How I can fix this:
I writed code for training GPT-2 on dataset by Hugging Face, but I have an error and don't know why I got this error:
---------------------------------------------------------------------------
IndexError Traceback (most recent call last)
<ipython-input-7-b3178137a672> in <cell line: 17>()
15 )
16
---> 17 trainer.train()
18 model.save_pretrained('/content/drive/MyDrive/MyGPT')
11 frames
/usr/local/lib/python3.10/dist-packages/datasets/formatting/formatting.py in _check_valid_index_key(key, size)
524 if isinstance(key, int):
525 if (key < 0 and key + size < 0) or (key >= size):
--> 526 raise IndexError(f"Invalid key: {key} is out of bounds for size {size}")
527 return
528 elif isinstance(key, slice):
IndexError: Invalid key: 409862 is out of bounds for size 0
in Hugging Face Transformers Google Colab code here:
!pip install 'transformers[torch]'
!pip install datasets
from datasets import load_dataset
dataset = load_dataset("Nan-Do/instructional_code-search-net-python")
import torch
from transformers import GPT2Tokenizer, GPT2LMHeadModel, Trainer, TrainingArguments
tokenizer = GPT2Tokenizer.from_pretrained('sberbank-ai/rugpt3large_based_on_gpt2')

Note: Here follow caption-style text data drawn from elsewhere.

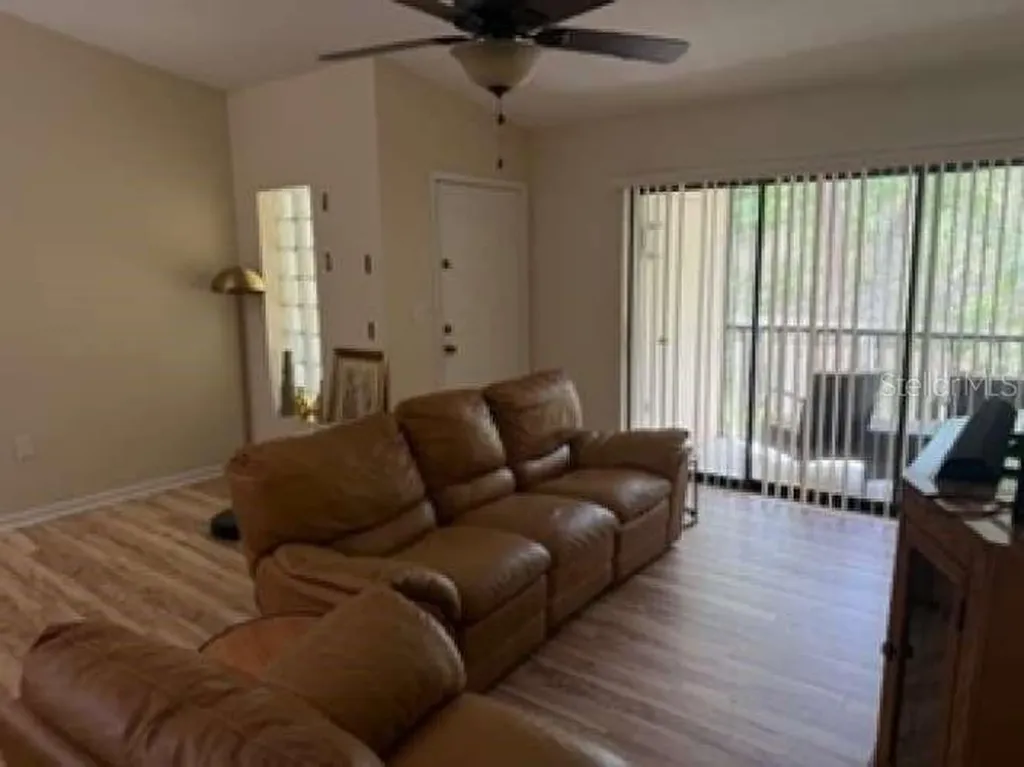 3301 Crystal Court E Palm Harbor FL 34685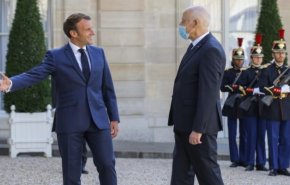 فرنسا تتعهد بالتراجع عن تخفيض عدد التأشيرات للتونسيين

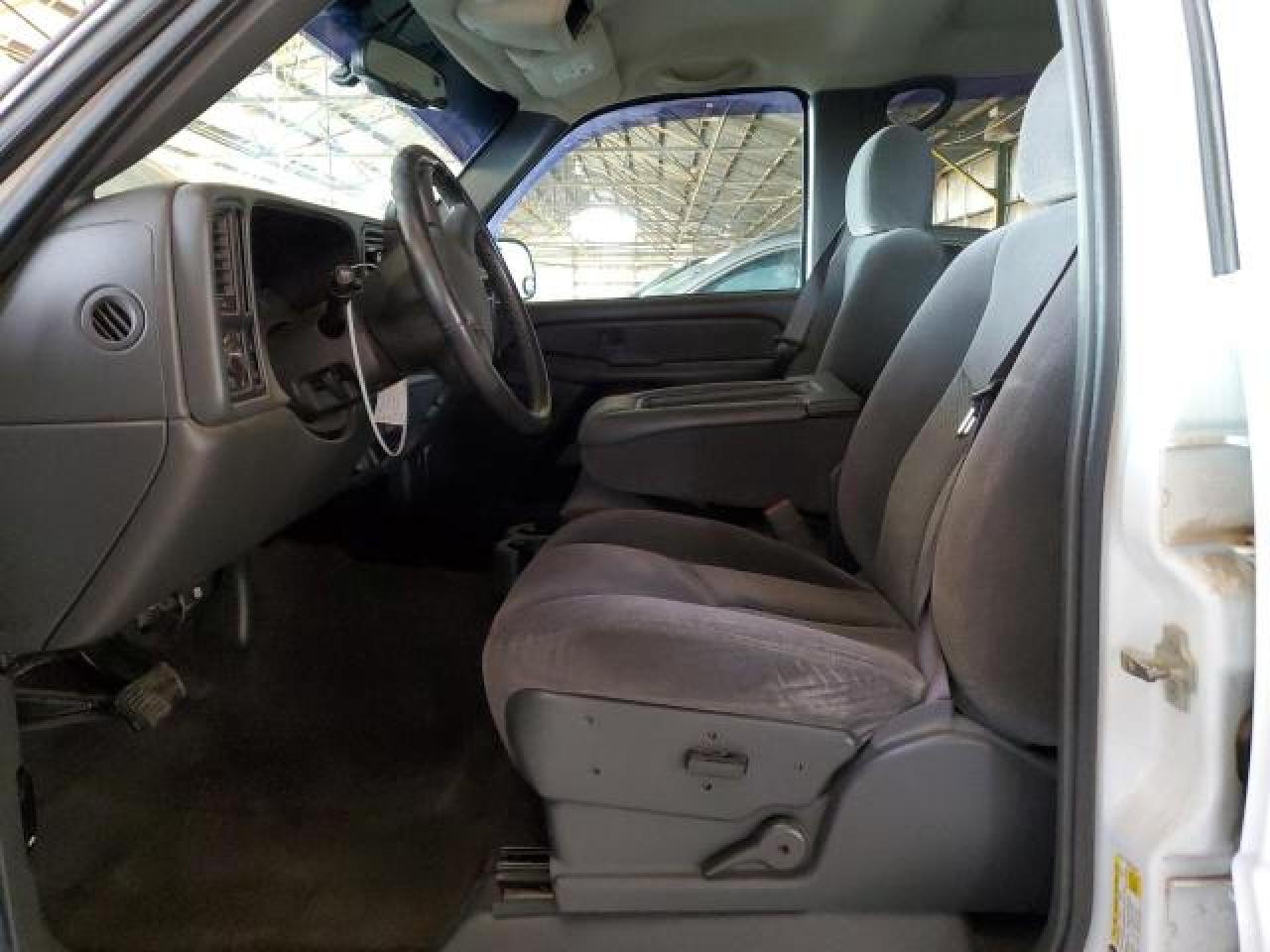 2006 Chevrolet Silverado - Image 7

model = GPT2LMHeadModel.from_pretrained('sberbank-ai/rugpt3large_based_on_gpt2')
def prepare_data(data):
input_ids = []
attention_masks = []
for text in data:
encoded = tokenizer.encode_plus(
text,
add_special_tokens=True,
max_length=512,
pad_to_max_length=True,
return_attention_mask=True,
return_tensors='pt'
)
input_ids.append(encoded['input_ids'])
attention_masks.append(encoded['attention_mask'])
return {
'input_ids': torch.cat(input_ids, dim=0),
'attention_mask': torch.cat(attention_masks, dim=0)
}
training_args = TrainingArguments(
output_dir='./results',
num_train_epochs=8000,
per_device_train_batch_size=2,
save_steps=2000,
save_total_limit=2,
prediction_loss_only=True,
)
trainer = Trainer(
model=model,
args=training_args,
train_dataset=dataset['train'],
data_collator=prepare_data,
)
trainer.train()
model.save_pretrained('/content/drive/MyDrive/MyGPT')
I tried to add
optimizer = TorchAdamW(model.parameters(), lr=1e-3) from torch.optim import AdamW as TorchAdamW
By ChatGPT's advice, but this didn't help.
And I searched the internet but didn't find the answer to solve this error.